Carsten Henn: Die goldene Schreibmaschine
Emily hatte eine Bibliothek.
Und in dieser gab es einen Ohrensessel, der über die Jahre bunte Flicken gesammelt hatte wie andere Manga-Hefte. Er besaß eine Kuhle, die so wunderbar eingesessen war, dass man gar nicht mehr aufstehen wollte. (19)
Genauer gesagt arbeitet Emilys Großmutter Rose in dieser Bibliothek, die in dem ehemaligen herrschaftlichen Landsitz eines Eurich von Gutenberg untergebracht ist. Der Rokoko-Saal hütet ein Geheimnis, das das Mädchen sehr bald lüftet.
Im Zentrum der Erzählung steht eine Quest im eigenen kleinen Städtchen: das Finden, das Nutzen und schließlich das Schützen der magischen Bibliothek vor dem Missbrauch der ihr innewohnenden Macht. Denn wer die magische Bibliothek betritt, kann durch das Nutzen der goldenen Schreibmaschinen Bücher umschreiben – und das gestaltet die erzählte Welt um.
So verändert Emily ihr Lieblingsbuch, was zur Folge hat, dass sich das gedruckte Werk und der Film ebenfalls verändern. Weitere Experimente zeigen die Tragweite des Gefundenen, auch mit Blick auf den Buchmarkt: Die Karriere einer Autorin, die literaturkritische Rezeption eines Buches und auch die Rezeption allgemein. Welleneffekte sorgen dafür, dass sich durch Emilys fortgesetzte Tätigkeit später die Dynamik in der Klasse und mit ihren Freund*innen verändert. Es darf hier verraten werden, dass es dabei aber nicht bleibt.
Vom Dreiergespann aus Emiliy, ihrer Freundin Charly und ihrem Freund (mit dem es ruhig ein bisschen mehr sein dürfte) Frederick wird vor allem aus Emiliys Perspektive personal erzählt.

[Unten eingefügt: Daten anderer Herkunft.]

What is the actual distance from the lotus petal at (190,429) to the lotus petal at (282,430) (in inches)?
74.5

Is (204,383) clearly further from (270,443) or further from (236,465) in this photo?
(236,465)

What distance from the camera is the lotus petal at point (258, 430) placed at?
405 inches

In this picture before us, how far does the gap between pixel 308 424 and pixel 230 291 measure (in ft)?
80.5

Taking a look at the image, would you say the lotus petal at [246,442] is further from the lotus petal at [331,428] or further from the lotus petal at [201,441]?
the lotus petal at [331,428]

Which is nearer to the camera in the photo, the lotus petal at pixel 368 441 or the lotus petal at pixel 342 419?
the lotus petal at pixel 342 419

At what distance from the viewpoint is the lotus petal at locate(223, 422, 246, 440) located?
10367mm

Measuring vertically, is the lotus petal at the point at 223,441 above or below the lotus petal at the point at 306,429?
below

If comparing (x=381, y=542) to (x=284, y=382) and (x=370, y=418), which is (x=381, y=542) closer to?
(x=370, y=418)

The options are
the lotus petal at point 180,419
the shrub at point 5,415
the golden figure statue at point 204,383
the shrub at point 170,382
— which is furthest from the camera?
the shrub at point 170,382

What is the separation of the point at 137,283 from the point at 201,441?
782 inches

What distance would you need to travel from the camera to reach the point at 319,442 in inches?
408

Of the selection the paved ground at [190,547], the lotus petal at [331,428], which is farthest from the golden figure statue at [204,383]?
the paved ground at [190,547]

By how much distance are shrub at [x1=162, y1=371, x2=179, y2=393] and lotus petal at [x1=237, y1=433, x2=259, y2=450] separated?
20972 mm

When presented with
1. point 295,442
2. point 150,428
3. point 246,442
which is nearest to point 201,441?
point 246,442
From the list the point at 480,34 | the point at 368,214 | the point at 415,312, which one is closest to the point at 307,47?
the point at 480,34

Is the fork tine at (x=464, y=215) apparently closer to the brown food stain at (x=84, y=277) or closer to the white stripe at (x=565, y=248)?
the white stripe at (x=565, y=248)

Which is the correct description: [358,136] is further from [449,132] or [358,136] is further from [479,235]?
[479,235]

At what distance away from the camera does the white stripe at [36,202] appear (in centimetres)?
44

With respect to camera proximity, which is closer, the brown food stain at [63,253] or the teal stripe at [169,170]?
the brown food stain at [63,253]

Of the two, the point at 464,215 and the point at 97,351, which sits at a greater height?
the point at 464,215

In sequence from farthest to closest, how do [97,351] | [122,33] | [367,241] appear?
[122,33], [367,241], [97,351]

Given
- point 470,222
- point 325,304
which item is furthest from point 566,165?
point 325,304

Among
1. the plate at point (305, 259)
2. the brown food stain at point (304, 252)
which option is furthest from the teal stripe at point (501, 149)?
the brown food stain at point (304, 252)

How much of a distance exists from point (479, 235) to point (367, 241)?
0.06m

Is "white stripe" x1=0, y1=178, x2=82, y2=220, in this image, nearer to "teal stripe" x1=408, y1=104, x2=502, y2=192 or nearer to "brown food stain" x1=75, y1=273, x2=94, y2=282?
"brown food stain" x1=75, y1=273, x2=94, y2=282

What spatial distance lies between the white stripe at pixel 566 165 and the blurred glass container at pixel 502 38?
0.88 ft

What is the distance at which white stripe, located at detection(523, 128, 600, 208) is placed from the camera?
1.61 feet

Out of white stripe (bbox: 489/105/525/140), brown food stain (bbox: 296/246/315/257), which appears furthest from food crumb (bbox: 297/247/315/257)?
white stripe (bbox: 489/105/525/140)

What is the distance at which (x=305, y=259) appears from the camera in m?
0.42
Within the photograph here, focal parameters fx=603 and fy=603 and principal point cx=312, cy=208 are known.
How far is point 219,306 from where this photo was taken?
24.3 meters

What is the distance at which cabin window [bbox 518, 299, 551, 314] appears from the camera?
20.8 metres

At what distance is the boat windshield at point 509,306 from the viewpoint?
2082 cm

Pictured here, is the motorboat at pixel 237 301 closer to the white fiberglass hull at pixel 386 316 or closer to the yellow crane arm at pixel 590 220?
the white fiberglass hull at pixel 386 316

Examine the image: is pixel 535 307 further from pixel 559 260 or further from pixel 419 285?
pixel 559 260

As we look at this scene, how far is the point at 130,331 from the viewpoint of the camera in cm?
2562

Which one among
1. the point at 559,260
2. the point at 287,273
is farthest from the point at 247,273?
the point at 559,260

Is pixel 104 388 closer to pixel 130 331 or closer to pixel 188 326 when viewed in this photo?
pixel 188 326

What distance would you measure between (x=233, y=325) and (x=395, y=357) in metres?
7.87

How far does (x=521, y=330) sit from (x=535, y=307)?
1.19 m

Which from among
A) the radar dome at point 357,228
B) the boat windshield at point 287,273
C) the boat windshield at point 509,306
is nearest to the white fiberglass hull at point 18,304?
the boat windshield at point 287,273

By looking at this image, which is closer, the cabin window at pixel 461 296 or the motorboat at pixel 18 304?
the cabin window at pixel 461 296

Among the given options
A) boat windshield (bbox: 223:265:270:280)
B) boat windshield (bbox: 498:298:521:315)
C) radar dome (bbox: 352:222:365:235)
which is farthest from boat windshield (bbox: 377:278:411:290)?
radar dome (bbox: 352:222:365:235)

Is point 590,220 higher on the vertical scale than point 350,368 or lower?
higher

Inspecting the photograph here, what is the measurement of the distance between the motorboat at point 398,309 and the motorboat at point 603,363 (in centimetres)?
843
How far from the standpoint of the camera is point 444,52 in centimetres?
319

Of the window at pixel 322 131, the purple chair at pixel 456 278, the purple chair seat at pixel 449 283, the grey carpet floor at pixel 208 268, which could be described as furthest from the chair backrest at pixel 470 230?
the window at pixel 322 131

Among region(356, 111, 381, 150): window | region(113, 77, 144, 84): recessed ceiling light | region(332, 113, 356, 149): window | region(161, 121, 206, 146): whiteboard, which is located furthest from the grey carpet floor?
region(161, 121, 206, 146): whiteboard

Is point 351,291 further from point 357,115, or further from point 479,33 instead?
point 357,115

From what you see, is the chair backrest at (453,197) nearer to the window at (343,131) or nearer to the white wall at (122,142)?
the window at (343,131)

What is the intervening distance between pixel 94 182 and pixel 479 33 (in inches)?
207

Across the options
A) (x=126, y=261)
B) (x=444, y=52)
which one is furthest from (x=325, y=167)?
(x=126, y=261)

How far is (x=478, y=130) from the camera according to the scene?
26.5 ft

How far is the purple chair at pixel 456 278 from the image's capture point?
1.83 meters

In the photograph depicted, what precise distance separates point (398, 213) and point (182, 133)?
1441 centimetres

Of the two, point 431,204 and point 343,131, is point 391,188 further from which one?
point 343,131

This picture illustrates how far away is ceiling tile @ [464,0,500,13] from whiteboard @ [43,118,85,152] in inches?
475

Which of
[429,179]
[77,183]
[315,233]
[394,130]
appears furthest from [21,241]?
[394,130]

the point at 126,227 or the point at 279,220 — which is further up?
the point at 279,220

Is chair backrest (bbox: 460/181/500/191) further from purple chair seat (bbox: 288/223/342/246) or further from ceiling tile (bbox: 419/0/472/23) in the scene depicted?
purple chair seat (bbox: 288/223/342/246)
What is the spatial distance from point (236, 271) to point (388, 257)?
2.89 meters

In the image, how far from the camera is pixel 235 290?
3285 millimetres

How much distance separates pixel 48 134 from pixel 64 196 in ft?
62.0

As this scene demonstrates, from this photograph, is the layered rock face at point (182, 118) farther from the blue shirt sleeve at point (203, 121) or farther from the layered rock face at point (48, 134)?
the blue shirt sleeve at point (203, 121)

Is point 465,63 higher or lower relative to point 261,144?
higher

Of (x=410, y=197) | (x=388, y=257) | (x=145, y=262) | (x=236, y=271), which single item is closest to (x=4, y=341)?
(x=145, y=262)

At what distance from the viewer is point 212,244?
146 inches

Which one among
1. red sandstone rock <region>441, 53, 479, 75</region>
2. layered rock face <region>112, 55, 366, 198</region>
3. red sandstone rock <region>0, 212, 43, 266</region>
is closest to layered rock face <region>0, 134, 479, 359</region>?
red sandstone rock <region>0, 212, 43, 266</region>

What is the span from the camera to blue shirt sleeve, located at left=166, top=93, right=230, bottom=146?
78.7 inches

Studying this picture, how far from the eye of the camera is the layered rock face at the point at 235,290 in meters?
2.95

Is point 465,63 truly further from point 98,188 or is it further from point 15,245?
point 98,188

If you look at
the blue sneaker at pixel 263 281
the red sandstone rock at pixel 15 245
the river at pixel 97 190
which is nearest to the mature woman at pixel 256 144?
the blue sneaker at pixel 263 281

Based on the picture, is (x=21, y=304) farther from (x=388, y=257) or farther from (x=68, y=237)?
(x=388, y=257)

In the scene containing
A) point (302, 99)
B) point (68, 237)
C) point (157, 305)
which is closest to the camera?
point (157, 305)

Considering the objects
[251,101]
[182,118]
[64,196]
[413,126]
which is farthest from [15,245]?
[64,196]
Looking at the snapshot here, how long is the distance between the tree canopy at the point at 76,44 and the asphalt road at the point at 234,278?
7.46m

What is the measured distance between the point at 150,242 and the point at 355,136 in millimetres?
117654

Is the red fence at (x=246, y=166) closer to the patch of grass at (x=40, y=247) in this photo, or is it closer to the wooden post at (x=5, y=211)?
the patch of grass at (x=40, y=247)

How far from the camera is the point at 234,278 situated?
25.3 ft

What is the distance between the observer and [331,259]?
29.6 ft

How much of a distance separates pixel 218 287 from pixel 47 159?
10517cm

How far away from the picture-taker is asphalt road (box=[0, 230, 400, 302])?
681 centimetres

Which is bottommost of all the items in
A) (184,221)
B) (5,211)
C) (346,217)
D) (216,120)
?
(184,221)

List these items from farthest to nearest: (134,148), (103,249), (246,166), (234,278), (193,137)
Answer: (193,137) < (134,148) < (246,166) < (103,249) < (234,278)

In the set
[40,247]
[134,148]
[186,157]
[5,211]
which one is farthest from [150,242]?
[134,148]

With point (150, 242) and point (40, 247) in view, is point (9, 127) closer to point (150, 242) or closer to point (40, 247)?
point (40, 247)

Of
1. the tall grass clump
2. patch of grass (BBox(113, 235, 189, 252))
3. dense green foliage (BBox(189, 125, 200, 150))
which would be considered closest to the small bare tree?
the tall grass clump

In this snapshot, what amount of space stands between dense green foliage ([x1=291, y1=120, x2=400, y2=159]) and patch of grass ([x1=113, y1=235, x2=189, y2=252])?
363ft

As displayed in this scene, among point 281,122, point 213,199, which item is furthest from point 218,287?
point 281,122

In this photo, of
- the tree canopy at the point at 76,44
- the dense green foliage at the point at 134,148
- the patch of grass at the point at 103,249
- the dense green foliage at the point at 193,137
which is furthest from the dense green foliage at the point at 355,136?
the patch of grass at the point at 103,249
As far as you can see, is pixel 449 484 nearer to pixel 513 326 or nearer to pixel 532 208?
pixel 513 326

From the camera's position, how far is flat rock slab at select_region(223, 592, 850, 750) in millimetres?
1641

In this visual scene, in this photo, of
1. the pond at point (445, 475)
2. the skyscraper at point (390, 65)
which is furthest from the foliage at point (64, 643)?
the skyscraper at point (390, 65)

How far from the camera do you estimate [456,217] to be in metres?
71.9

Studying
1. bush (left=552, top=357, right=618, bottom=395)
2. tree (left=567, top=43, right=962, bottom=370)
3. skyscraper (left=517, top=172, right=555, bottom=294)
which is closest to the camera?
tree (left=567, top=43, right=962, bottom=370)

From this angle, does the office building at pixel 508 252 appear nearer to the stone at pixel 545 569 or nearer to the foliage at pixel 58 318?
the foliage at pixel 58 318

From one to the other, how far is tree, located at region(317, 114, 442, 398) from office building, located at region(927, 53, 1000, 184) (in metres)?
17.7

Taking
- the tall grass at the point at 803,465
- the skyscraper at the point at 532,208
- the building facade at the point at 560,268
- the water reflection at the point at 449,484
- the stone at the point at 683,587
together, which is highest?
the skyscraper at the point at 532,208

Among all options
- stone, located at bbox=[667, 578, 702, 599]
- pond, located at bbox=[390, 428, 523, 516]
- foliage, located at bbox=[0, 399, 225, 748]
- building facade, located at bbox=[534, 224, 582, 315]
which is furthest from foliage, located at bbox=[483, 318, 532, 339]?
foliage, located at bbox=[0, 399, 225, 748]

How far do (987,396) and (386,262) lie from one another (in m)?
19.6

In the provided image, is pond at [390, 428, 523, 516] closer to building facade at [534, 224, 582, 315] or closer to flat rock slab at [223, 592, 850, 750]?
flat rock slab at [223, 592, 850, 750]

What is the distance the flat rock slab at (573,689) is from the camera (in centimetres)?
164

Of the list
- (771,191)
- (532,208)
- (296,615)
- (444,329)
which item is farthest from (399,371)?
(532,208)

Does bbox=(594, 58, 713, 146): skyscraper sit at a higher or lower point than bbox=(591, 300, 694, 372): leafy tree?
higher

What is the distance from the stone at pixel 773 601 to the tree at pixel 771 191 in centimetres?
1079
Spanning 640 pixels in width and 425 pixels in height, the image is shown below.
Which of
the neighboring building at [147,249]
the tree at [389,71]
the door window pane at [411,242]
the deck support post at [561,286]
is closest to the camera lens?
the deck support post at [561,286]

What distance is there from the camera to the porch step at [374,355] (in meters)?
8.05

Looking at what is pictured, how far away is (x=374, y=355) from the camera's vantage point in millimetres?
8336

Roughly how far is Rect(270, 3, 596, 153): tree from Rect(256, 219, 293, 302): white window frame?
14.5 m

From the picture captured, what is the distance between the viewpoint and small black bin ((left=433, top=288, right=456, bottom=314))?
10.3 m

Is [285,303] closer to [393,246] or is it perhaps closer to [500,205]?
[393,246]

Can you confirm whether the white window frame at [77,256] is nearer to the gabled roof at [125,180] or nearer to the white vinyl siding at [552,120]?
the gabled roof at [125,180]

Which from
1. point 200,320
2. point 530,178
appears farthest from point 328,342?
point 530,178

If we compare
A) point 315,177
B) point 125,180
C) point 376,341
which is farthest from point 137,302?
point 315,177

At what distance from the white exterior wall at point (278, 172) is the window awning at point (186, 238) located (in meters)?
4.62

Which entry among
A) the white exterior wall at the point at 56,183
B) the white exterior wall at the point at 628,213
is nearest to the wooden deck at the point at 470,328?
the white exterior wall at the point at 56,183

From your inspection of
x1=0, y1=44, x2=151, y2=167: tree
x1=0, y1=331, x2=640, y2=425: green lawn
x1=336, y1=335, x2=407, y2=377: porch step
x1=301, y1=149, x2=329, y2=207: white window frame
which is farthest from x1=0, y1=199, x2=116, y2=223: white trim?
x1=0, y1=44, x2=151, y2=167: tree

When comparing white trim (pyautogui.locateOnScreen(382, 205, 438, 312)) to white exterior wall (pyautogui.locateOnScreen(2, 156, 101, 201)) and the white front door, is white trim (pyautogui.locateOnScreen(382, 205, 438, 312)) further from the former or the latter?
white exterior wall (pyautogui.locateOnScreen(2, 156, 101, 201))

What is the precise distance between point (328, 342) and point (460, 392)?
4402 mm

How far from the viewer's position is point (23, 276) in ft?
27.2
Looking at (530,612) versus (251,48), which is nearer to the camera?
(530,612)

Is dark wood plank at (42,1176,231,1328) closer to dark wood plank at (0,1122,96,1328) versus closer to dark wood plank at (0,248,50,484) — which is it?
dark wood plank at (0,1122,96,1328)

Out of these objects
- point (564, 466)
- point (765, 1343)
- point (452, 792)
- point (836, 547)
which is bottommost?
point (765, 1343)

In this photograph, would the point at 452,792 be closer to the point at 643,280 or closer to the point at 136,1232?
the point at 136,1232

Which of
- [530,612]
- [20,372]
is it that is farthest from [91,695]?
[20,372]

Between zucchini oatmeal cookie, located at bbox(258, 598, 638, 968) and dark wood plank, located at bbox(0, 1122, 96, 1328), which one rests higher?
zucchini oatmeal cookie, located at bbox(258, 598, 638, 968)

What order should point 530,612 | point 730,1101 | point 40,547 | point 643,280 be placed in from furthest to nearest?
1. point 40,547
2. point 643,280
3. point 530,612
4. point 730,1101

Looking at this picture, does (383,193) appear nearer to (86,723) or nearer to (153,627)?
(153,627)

Aber auch die anderen beiden und der Antagonist Dr. Günter Dresskau, seines Zeichens Mathematiklehrer, erhalten in ein paar Kapiteln eine Perspektive. Die überzeichnete Lehrerfigur erinnert etwas an Severus Snape in den ersten „Harry Potter”-Bänden. Sein innerer Konflikt hat jedoch nichts mit der Familie seiner Schülerin, sondern der eigenen und deren Erwartungshaltung bezüglich beruflicher Leistung zu tun. Dresskaus Versagensgefühle treiben ihn an, einem eigentlich vagen Hinweis zur magischen Bibliothek zu folgen, um die Realität nach seinen Vorstellungen zu adaptieren. Gier, aber auch Verzweiflung und Sehnsucht nach Wertschätzung im sozialen Gefüge werden anhand dieser Figur verhandelt.
Der Text ist – wie nicht anders zu erwarten von einem Buch mit dem titelgebenden Leitmotiv einer Schreibmaschine – stark geprägt von Selbstreflexivität des Mediums Buch, Intertextualität und medialen Bezügen. Reflektiert werden in diesem phantastischen Roman neben der Wichtigkeit von Literatur auch deren Rezeption und kommerzielle Aspekte. Gedanken zu Autorschaft werden präsentiert, z. B. muss der neue Text getippt und eingeklebt sein, um ‚real’ zu werden, was eine Verbindung von Schreiben und Kunsthandwerk nahelegt. Auch die Verknüpfung von Magie und (alter) Technologie ist interessant: Es ist die Schreibmaschine für die Protagonistin schon aufgrund ihres Seltenheitswerts und der anderen Handhabung im Vergleich zum Computer, etwas Besonderes.
Carsen Henns phantastischer Kinderroman ist eine Ode an Literatur, die bekannte und etablierte Motive aufgreift, dabei aber eine Vielzahl von Aspekten des Literaturbetriebs aufgreift und zwischen den Zeilen thematisiert.